Just make sure the arse end is pointed the right way and all forward-facing orifices are sealed.
16:45
...fine thinking, my man...it'll make le mistral seem like a light summer breeze in le parc and should induce either total european surrender or irreversible brain-coma within approximately 3-6 hours at gas mark 7.
Leg Iron what has happened to your commenters? Have the silly tarts all come over here from Guido's place? FFS
Yes, Anon. The silly person who has been commenting under various silly nicknames has been hanging around LI's blog for some months. But I don't think that LI likes censoring. Ignore the ramblings.
02:21
co-incidence - my landlord let the electricity company break into my room back in 2002 or 2003...they claimed that the previous tenant left a debt and that they needed to change the meter...it was all most suspicious...the lock wasn't damaged, the key-meter appeared untouched and there had never been a debt on it...i'd lived there for about two years, hiding from the taxman whom i'd snubbed on religious grounds...i'm sure it was the spooks...they didn't appreciate my politics.
20:44
i'm told that the commenter in question used to do things on guido, but has not done anything on him since january 2009 - save for one political demo...

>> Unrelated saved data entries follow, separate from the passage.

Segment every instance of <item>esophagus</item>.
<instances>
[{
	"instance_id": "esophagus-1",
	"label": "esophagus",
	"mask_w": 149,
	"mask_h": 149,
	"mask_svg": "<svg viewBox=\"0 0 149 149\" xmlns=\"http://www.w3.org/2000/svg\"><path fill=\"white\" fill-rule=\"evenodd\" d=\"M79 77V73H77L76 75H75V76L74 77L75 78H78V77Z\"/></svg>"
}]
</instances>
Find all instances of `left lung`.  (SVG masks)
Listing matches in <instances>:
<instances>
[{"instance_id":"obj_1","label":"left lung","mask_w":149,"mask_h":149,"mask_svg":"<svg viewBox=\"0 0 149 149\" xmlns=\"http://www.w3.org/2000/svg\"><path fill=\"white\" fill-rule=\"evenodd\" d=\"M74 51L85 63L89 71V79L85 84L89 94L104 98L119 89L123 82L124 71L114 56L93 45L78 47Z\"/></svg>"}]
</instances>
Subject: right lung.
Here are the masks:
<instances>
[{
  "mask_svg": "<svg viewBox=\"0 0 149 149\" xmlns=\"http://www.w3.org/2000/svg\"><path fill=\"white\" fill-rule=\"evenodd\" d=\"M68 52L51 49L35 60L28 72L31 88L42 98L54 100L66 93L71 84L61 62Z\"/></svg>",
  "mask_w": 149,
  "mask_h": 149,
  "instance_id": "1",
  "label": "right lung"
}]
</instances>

...and i also believe he left a piece of correspondence there concerning an issue of local unimportance. guido's a complete fucking waste of cyberspace, obviously.
03:19
strange you should mention the energy companies...my own lanlord has, without consulting us, just transferred all the tenants' electricity accounts (the individual ones for their private rooms) from edf energy to eon - leaving aside the illegality of this action, it's also most annoying...as eon are dearer. i definitely smell a rat too...
02:21
we now live under a police surveillance state rolled out through the state-enforcement of spycam-infested 'long'-life light-bulbs, bug-happy estate-agents, and ear-wigged electricity-meters installed with government approval.
please add to the list of suspects the growing number of crêperies, patisseries, bijou french cafés, delicatessens, and trendy little bodega-style juice and cocktail-bars which have sought to subvert and infiltrate the monotone grey of the traditional british suburb.